Later that day I remember untying my cape and putting it back on the towel rail, and going into my brother JP’s bedroom to look at his Batman museum. He’d lined up miniature painted figurines in fighting positions on his bookshelf. Batman badges and stickers were also on display. On one badge, Batman was pictured with arms folded. ‘IT’S MY JOB,’ he was saying. Sometimes my mother borrowed this badge when she taught French at school. On the cover of a comic I saw Batman cradling Robin’s blood-streaked body (‘The Death of Robin’) and his black cape was like a shroud. On another Batman was landing on a roof, his cape blooming into the sky, scattering mangy pigeons.

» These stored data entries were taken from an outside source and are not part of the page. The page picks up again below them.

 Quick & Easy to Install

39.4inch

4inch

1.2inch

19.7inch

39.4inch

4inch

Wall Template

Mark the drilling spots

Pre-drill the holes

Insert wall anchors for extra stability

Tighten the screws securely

Bob and Foofoo were the grandparents (or great-grandparents? They seemed so ancient) of a kid who was in my class at school, Blair. Sometimes, Blair, his brother, and his parents would come to visit. And a few years ago, I was in a bar, when a guy with a ghost of a familiar face came up to me. ‘Are you Ashleigh?’ It was Blair, Bob’s grandson. We shared a brief, awkward hello and then parted.
Two Bob and Foofoo notes from my mother:
‘I recall an incident when Bob must have had too much to drink. Foofoo left for Auckland in a huff and Bob tried to follow in his little red car which broke down on the motorway. He was stranded overnight in his vehicle. Very lonely time.’
‘Foofoo would work with Mrs Chapman at the library and the two of them would be so funny categorising and placing new books , saying neeeew, as they considered then discarded strategic placings.’